**Exercise:**
Copy out word for word the lines from the one containing "How much distance separates" through the end of the records, including both ends.

**Rows from a spatial reasoning dataset:**
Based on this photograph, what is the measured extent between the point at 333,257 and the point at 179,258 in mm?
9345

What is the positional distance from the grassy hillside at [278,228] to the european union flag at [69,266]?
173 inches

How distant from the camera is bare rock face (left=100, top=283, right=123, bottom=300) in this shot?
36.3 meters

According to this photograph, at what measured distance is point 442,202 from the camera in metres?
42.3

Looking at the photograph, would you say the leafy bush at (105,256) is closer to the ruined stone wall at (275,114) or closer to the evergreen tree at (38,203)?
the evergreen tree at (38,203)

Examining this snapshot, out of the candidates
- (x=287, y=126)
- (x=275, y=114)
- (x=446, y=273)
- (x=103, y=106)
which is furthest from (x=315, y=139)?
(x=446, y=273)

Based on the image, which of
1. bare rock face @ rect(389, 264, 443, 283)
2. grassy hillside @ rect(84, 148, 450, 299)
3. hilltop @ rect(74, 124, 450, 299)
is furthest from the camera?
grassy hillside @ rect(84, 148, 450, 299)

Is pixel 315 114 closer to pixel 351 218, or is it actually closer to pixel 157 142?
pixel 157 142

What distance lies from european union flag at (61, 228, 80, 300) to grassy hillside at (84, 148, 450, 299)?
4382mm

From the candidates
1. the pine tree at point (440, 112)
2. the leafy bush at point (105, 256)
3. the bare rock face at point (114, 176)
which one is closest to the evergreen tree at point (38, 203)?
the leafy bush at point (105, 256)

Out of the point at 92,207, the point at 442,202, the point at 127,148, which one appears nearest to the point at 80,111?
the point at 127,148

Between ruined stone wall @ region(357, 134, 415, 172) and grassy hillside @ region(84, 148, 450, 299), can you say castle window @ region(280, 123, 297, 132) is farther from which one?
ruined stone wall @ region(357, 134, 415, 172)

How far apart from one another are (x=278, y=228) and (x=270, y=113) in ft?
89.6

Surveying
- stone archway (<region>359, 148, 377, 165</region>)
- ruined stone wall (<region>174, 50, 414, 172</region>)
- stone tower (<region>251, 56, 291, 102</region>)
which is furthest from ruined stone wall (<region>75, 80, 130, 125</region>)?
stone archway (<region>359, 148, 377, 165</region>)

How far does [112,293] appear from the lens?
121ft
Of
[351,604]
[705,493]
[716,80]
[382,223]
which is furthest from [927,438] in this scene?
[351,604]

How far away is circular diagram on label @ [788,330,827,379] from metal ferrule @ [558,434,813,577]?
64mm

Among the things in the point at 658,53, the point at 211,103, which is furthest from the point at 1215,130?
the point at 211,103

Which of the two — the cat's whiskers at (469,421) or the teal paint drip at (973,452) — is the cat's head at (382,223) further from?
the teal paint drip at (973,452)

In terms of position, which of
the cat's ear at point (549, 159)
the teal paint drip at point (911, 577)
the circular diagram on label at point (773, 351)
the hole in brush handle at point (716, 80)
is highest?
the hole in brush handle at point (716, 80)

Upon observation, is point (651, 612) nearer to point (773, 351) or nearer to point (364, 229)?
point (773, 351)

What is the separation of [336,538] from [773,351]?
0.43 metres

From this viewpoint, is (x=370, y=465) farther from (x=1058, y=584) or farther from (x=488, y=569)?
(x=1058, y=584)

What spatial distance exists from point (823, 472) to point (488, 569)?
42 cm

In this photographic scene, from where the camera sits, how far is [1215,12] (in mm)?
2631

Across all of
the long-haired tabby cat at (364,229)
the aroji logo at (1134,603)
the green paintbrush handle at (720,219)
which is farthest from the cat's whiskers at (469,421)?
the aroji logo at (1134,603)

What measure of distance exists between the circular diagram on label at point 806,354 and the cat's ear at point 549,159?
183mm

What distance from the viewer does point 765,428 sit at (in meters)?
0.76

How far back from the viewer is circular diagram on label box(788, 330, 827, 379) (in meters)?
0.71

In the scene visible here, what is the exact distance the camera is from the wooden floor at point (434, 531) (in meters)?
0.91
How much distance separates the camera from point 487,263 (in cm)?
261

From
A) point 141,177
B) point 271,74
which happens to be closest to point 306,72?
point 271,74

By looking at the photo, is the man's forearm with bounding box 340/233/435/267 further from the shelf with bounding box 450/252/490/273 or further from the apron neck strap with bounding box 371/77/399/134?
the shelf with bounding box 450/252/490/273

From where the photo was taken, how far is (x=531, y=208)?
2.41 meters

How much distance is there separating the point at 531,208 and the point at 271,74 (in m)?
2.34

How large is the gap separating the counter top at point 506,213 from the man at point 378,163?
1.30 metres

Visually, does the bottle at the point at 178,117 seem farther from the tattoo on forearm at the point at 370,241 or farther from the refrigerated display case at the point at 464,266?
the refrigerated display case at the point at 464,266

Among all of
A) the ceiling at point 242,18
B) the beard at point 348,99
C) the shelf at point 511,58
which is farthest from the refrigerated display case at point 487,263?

**Response:**
How much distance separates the camera from point 487,263 (in cm)?
261

From
A) point 141,177
B) point 271,74
which happens to be closest to point 306,72?
point 271,74

By looking at the photo, is the man's forearm with bounding box 340/233/435/267 further from the shelf with bounding box 450/252/490/273 or further from the apron neck strap with bounding box 371/77/399/134?
the shelf with bounding box 450/252/490/273

From where the photo was taken, how far is (x=531, y=208)?
2.41 meters

How much distance is there separating the point at 531,208 and the point at 271,74 (in m)?
2.34

How large is the gap separating the counter top at point 506,213 from the man at point 378,163?
1.30 metres

Visually, does the bottle at the point at 178,117 seem farther from the tattoo on forearm at the point at 370,241 or farther from the refrigerated display case at the point at 464,266?
the refrigerated display case at the point at 464,266

Among all of
A) the ceiling at point 242,18
B) the beard at point 348,99
C) the shelf at point 511,58
which is farthest from the refrigerated display case at point 487,263?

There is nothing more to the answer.